It was with no small degree of satisfaction, therefore, that I informed
Aunt Patience, the cook, of Tom's programme. Aunt Patience was a
privileged character, whose comments upon people and things were free
and frequent; when she heard that a party of hunters, accompanied by
ladies, proposed to make the hall their temporary headquarters, her
remarks were ludicrously indignant.
"Well, ef dat Marse Tom ain't de beatinest white man dat I ever sot eyes
on--'way off yander givin' way his vittles fo' he buy um at de sto'!
How I know what Marse Tom want, an' tel I know, whar I gwineter git um?
He better be home yer lookin' atter deze lazy niggers, stidder
high-flyin' wid dem Jasper county folks. Ef dez enny vittles on dis
plan'ash'n, hits more'n I knows un. En he'll go runnin' roun' wid dem
harum-skarum gals twell I boun' he don't fetch dat pipe an' dat 'backer
what he said he would. Can't fool me 'bout de gals what grows up deze
days. Dey duz like dey wanter stan' up an' cuss dersef' case dey wuzent
borned men. "
"Why, Aunt Patience, your Marse Tom says Miss de Compton is as pretty as
a pink and as fine as a fiddle. "
"Law, chile! you needn't talk 'bout de gals to dis ole 'omen. I done
know um fo' you wuz borned. W'en you see Miss Compton you see all de
balance un um. Deze is new times. Marse Tom's mammy useter spin her
fifteen cents o' wool a day--w'en you see Miss Compton wid a hank er
yarn in 'er han', you jes' sen' me word. "
Whereupon, Aunt Patience gave her head handkerchief a vigorous wrench,
and went her way--the good old soul--even then considering how she
should best set about preparing a genuine surprise for her young master
in the shape of daily feasts for a dozen guests. I will not stop here to
detail the character of this preparation or to dwell upon its success.
It is enough to say that Tom Tunison praised Aunt Patience to the
skies; and, as if this were not sufficient to make her happy, he
produced a big clay pipe, three plugs of real "manufac terbacker," which
was hard to get in those times, a red shawl, and twelve yards of calico.
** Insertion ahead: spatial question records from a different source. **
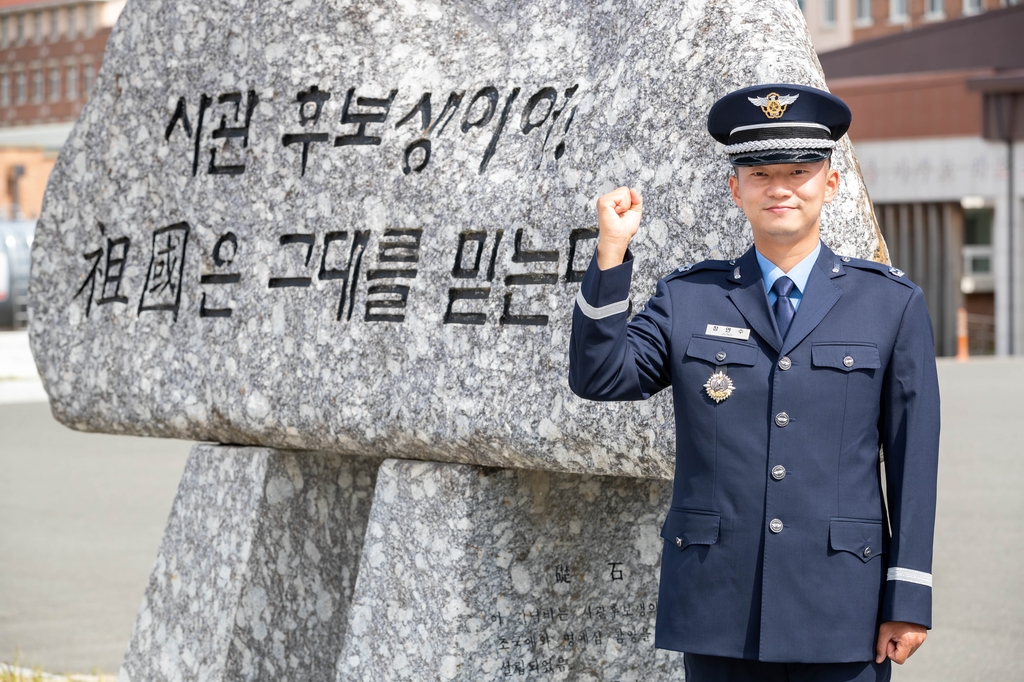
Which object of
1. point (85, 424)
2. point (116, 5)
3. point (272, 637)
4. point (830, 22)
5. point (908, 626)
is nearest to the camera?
point (908, 626)

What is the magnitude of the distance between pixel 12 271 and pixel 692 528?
67.0 feet

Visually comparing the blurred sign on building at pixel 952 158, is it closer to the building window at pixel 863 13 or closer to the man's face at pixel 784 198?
the building window at pixel 863 13

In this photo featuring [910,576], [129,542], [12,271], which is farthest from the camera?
[12,271]

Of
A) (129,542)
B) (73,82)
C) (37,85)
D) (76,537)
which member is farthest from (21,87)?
(129,542)

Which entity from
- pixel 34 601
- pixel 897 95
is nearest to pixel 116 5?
pixel 897 95

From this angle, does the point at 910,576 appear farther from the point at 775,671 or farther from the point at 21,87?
the point at 21,87

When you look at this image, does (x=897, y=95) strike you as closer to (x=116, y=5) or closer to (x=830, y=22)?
(x=830, y=22)

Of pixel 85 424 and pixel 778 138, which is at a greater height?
pixel 778 138

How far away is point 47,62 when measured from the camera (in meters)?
47.8

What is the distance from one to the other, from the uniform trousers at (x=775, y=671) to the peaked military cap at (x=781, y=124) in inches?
30.7

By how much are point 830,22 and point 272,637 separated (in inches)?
1323

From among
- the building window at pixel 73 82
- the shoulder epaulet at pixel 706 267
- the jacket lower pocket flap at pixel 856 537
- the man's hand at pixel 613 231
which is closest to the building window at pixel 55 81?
the building window at pixel 73 82

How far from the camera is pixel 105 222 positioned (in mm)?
3764

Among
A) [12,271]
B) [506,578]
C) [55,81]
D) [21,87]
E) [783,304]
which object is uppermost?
[21,87]
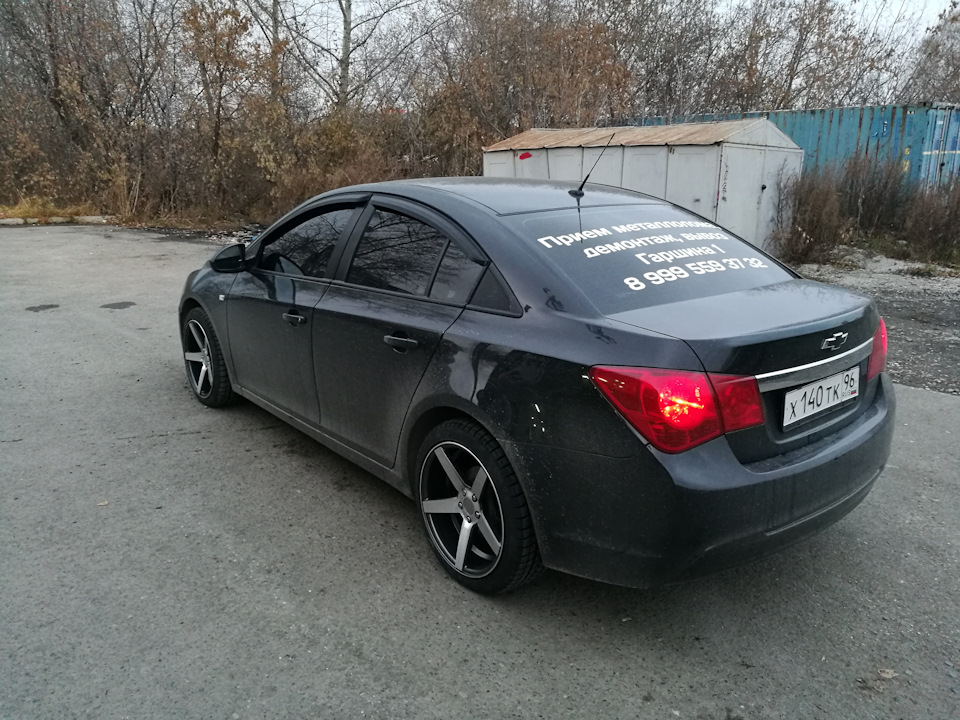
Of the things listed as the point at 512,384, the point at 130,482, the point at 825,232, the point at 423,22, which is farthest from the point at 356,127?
the point at 512,384

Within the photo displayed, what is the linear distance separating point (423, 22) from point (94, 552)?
23.2 m

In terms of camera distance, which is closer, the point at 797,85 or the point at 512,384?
the point at 512,384

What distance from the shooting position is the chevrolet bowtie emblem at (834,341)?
262 centimetres

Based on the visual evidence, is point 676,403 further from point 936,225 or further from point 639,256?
point 936,225

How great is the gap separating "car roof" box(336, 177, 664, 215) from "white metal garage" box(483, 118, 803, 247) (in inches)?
266

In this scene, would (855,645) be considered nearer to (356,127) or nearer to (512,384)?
(512,384)

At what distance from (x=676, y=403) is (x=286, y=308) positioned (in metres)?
2.32

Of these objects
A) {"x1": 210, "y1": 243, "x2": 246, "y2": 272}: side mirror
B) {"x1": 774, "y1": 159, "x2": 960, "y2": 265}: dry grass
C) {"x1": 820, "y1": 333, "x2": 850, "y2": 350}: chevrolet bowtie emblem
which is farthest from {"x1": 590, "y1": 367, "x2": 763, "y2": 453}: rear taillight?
{"x1": 774, "y1": 159, "x2": 960, "y2": 265}: dry grass

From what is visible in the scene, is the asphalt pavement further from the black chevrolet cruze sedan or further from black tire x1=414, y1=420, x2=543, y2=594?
the black chevrolet cruze sedan

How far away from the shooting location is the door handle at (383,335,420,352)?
307 cm

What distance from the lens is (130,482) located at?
12.9 ft

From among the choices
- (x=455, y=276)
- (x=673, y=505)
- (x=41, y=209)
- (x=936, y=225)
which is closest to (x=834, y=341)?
(x=673, y=505)

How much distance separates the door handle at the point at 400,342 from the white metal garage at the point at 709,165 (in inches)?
304

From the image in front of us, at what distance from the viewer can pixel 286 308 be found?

The fortnight that followed the arrival of Tom's guests was one long to
be remembered, not only in the [v]annals of the Rockville Hunting Club
but in the annals of Rockville itself. The fair de Compton literally
turned the heads of old men and young boys, and even succeeded in
conquering the critics of her own sex. She was marvelously beautiful,
and her beauty was of a kind to haunt one in one's dreams. It was easy
to perceive that she had made a conquest of Tom, and I know that every
suggestion he made and every project he planned had for its sole end and
aim the enjoyment of Miss Carrie de Compton.
It was several days before the minor details of the contest, which was
at once the excuse for and the object of the visit of Tom's guests,
could be arranged, but finally everything was "[v]amicably adjusted,"
and the day appointed. The night before the hunt, the club and the
Jasper county visitors assembled in Tom Tunison's parlor for a final
discussion of the event.
"In order," said Tom, "to give our friends and guests an opportunity
fully to test the speed and bottom of their kennels, it has been decided
to pay our respects to 'Old Sandy'. "
"And pray, Mr. Tunison, who is 'Old Sandy'? " queried Miss de Compton.
"He is a fox, Miss de Compton, and a tough one. He is a trained fox. He
has been hunted so often by the inferior packs in his neighborhood that
he is well-nigh [v]invincible. He is so well known that he has not been
hunted, except by accident, for two seasons. He is not as suspicious as
he was two years ago, but we must be careful if we want to get within
hearing distance of him to-morrow morning. "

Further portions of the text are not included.